You’ll likely have to use a reflector (like dotPeek) and grab the code yourself. The Sitecore methods that are the most helpful are:
- PublishHelper.IsSameRevision
- PublishHelper.CompareItemsWithoutRevision
- PublishHelper.CompareClonedFields
- PublishHelper.CompareNotVersionedFields
Once you’ve created your testing class that can determine if an Item will need to be published, you can enhance the custom PublishAgent you created to test each candidate in the publishing queue.
Previously, the agent was only submitting a publish job if the queue was not empty. Now, it will only submit the publish job if the queue is not empty and at least one of the candidates in the queue would trigger a publish. Something like the following will do the trick:
//Check all items in queue if they can publish
var queue = PublishQueue.GetPublishQueue(publishOptions);
bool hasItemsToPublish = (queue != null) && queue.Any(PublishTester.IsPublishable);
In the above example, PublishTester is a class that contains whatever utility methods you need to determine if a candidate item can publish.
Some things to watch out for
Once you switch to a scheduled publishing model, there are a few things you’ll need to be careful of:
- Shared layouts field: By default, Sitecore ships with the presentation details stored in a shared Layouts field. This means that if you edit a new version of a page and start changing the layout (like adding a component to the page) it applies to all versions, including previously approved ones. The scheduled publisher will pick these changes up and push them out, even though the new version hasn’t been approved yet. You may need to look at unsharing the Layouts field.
- Logging: Since the publishing agent will sometimes not be triggering a job, you might want to make sure you have some extra logging if the agent decides to skip a publish so that you can debug why a publish action didn’t occur.

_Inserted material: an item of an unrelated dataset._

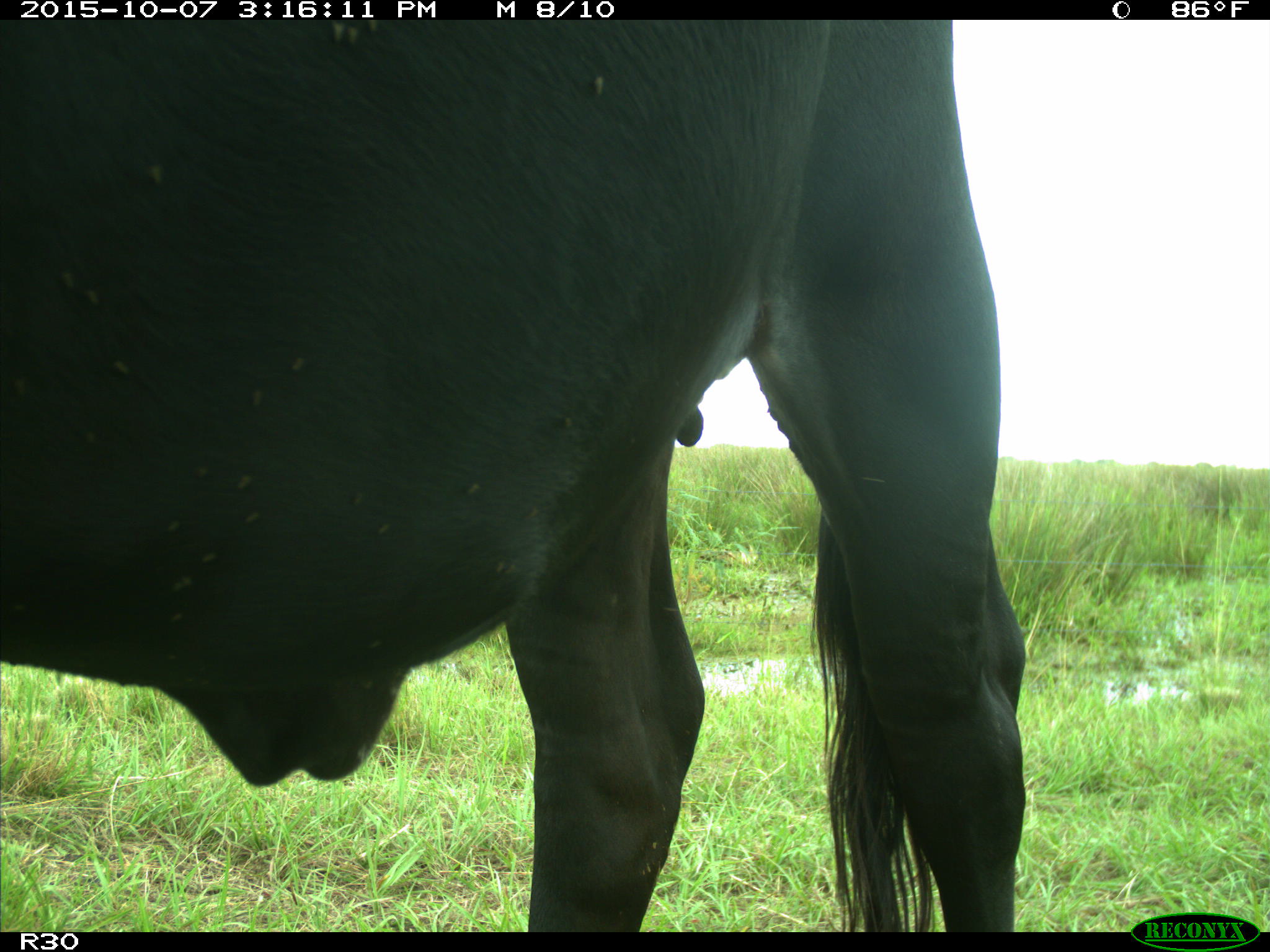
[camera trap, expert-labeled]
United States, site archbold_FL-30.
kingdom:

With the improvements in Sitecore 7.2, I’m hopeful we may never need to run an incremental publish again, especially with the speed efficiencies of parallel publishing.
Have you run into any issues with incremental publishing? Actions the incremental publish just doesn’t pick up correctly? How did you solve it?
One thing to note is that serialization of items will not add them to the publish queue (from what I recall).
So, say you’re adding content items in a deployment (through a package, TDS, Unicorn or whatever), those items won’t be added to the publish queue, and so won’t be published by the scheduling agent.
This was just one of the things I discovered when looking into the Publish Queue and Incremental publishing in the past.
http://www.seanholmesby.com/sitecore-publish-queue-and-incremental-publish/
Great post by the way. I’m yet to look into some of Sitecore 7.2’s publishing enhancements.